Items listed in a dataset

+++

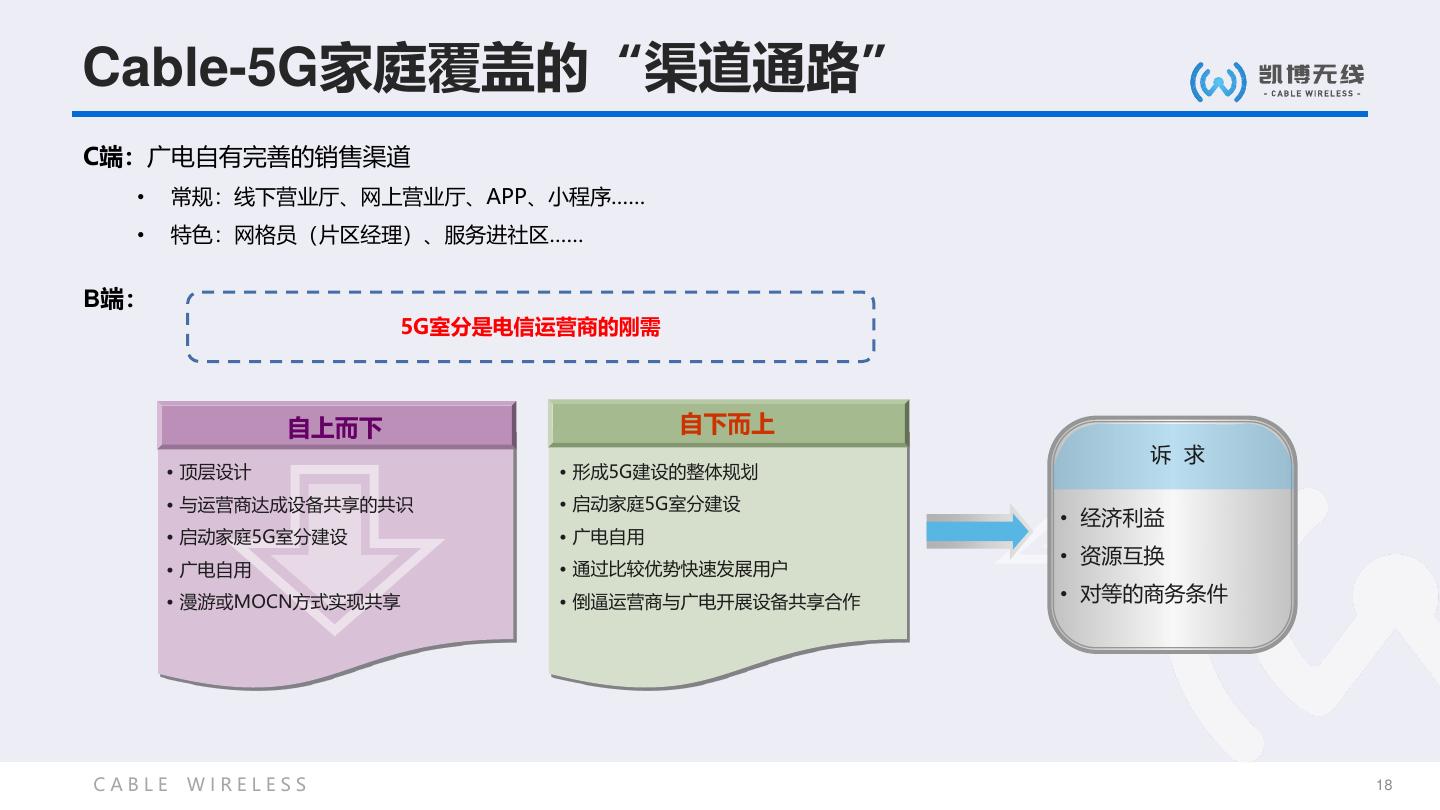 Cable-5G家庭覆盖的“渠道通路”

凯博无线
- CABLE WIRELESS -

C端：广电自有完善的销售渠道

• 常规：线下营业厅、网上营业厅、APP、小程序……
• 特色：网格员（片区经理）、服务进社区……

B端：

5G室分是电信运营商的刚需

自上而下

• 顶层设计
• 与运营商达成设备共享的共识
• 启动家庭5G室分建设
• 广电自用
• 漫游或MOCN方式实现共享

自下而上

• 形成5G建设的整体规划
• 启动家庭5G室分建设
• 广电自用
• 通过比较优势快速发展用户
• 倒逼运营商与广电开展设备共享合作

诉 求

• 经济利益
• 资源互换
• 对等的商务条件

CABLE WIRELESS

18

+++

Brief: Restating the data word for word is the task, and pictures are to be omitted.

Task output:
 Cable-5G家庭覆盖的“渠道通路”

凯博无线
- CABLE WIRELESS -

C端：广电自有完善的销售渠道

• 常规：线下营业厅、网上营业厅、APP、小程序……
• 特色：网格员（片区经理）、服务进社区……

B端：

5G室分是电信运营商的刚需

自上而下

• 顶层设计
• 与运营商达成设备共享的共识
• 启动家庭5G室分建设
• 广电自用
• 漫游或MOCN方式实现共享

自下而上

• 形成5G建设的整体规划
• 启动家庭5G室分建设
• 广电自用
• 通过比较优势快速发展用户
• 倒逼运营商与广电开展设备共享合作

诉 求

• 经济利益
• 资源互换
• 对等的商务条件

CABLE WIRELESS

18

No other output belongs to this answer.